## PARTS OF THE EXERCISE
(1) In the article about Michelle Zauner, what song did she perform for the Breaking Barriers inaugural ball?
(2) List every title of a song, album, or book named in the article about Michelle Zauner.
(3) Carry on the article about Michelle Zauner, starting right after its final sentence.
*** SUPPLIED PASSAGE Section Begins ***
The night before President Joe Biden’s inauguration, acclaimed indie rock musician and South Eugene High School graduate Michelle Zauner contributed a live rendition of her song, “Everybody Wants to Love You!” to Breaking Barriers, an inaugural ball and virtual celebration presented by RUN AAPI, a voter outreach campaign building political power among young Asian Americans and Pacific Islanders.
Of mixed Korean American heritage, Zauner, better known as Japanese Breakfast, was surprised and honored when asked to participate in the event. She chose the song from her 2016 debut Psychopomp and a fixture of her band’s live set for both its brevity and jubilant tone.
“It was nice to get the band back together and do a socially-distanced live recording,” Zauner tells me from Brooklyn, where she now lives. “It felt like some lightness in a very dark year,” she says.
With the inauguration behind her, 2021 looks busy for Zauner, with new music from Japanese Breakfast expected sometime this year after being bumped from 2020 on account of the pandemic. And that’s not all. Zauner’s first book, Crying in H Mart, is also slated for April.
Touching on Zauner’s childhood and her experience growing up Korean American, Crying in H Mart is a memoir of Zauner’s time in 2014 back in Eugene and caring for her mother who was dying from cancer.
*** SUPPLIED PASSAGE Section Ends ***
*** SOURCE MATERIAL Section Begins ***
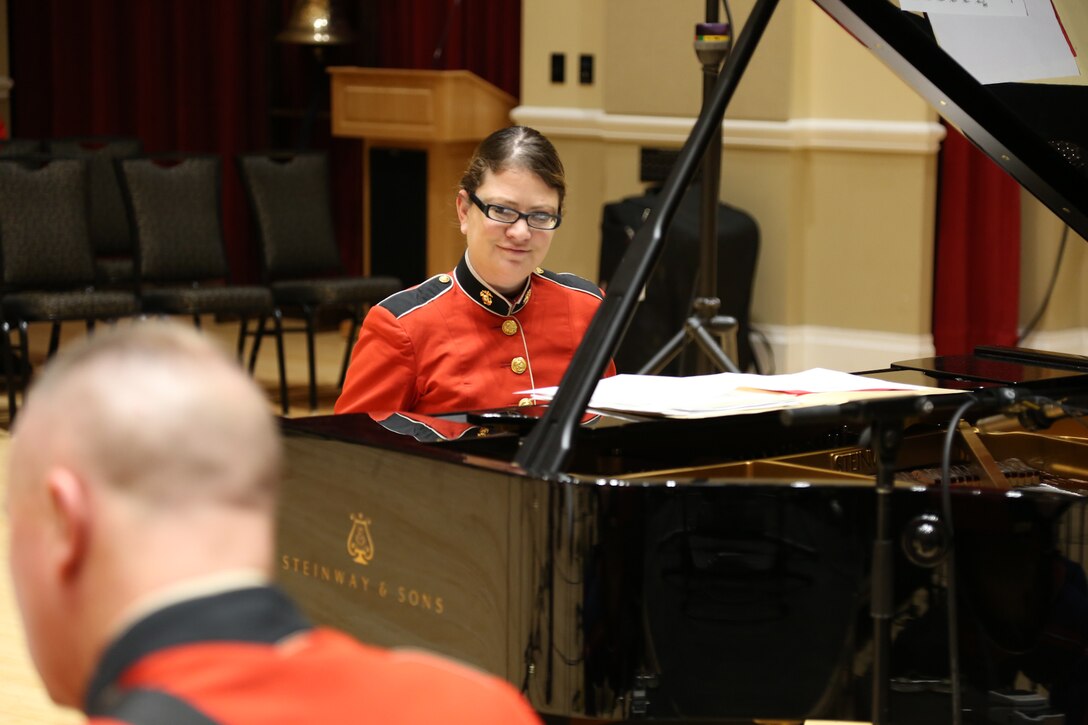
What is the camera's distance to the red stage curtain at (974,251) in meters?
5.73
*** SOURCE MATERIAL Section Ends ***
## WRITTEN RESPONSES
(1) "Everybody Wants to Love You!"

(2) "Everybody Wants to Love You!" (song), Psychopomp (album), Crying in H Mart (book)

(3)
Portions of what would become the book first appeared as essays in both Glamour magazine and the New Yorker in 2016 and 2018. “From that, I had a lot of enthusiasm around me to turn it into a larger piece,” Zauner says.
With a background in creative writing, Zauner resisted nonfiction writing for quite some time. Although she says she feels too young to have a memoir, writing the book helped her process the loss of her mother, and provided a road map for who she will be going forward.
“I needed to write about it to better understand it myself, and offer it to people around me,” she says.
With a busy 2021, Zauner was far from dormant in 2020. In October, she released the EP pop songs 2020 with Ryan Galloway from the band Crying, the first EP from Zauner’s side project, Bumper. Written and recorded in the early days of the pandemic, the EP is synth-heavy, with a lighter and poppier tone than the airy, guitar-forward indie rock Japanese Breakfast is known for.
While working on Bumper, Zauner was developing music for a video game called Sable. “A lot of it is MIDI and stuff you do on a computer,” she says, and the Bumper project flexed many of those same muscles but in a pop music format. Zauner wanted to try something immediate, a project she could make and release quickly. In a dark time, she says, “I wanted to do something fast and fun.”
Returning to her most well-known music project, Zauner says the first two Japanese Breakfast records are primarily about grief. The upcoming release, she says, is much more joyful.
“I wanted to write about a different part of my life,” she explains. “I wrote this whole book about grief. I didn’t feel like I needed to write another album about grief. I think it’s some of my best work.”
Crying in H Mart is out in April wherever books are sold. The debut Bumper EP pop songs 2020 is currently available on all major music streaming platforms. New music from Japanese Breakfast is expected sometime in 2021.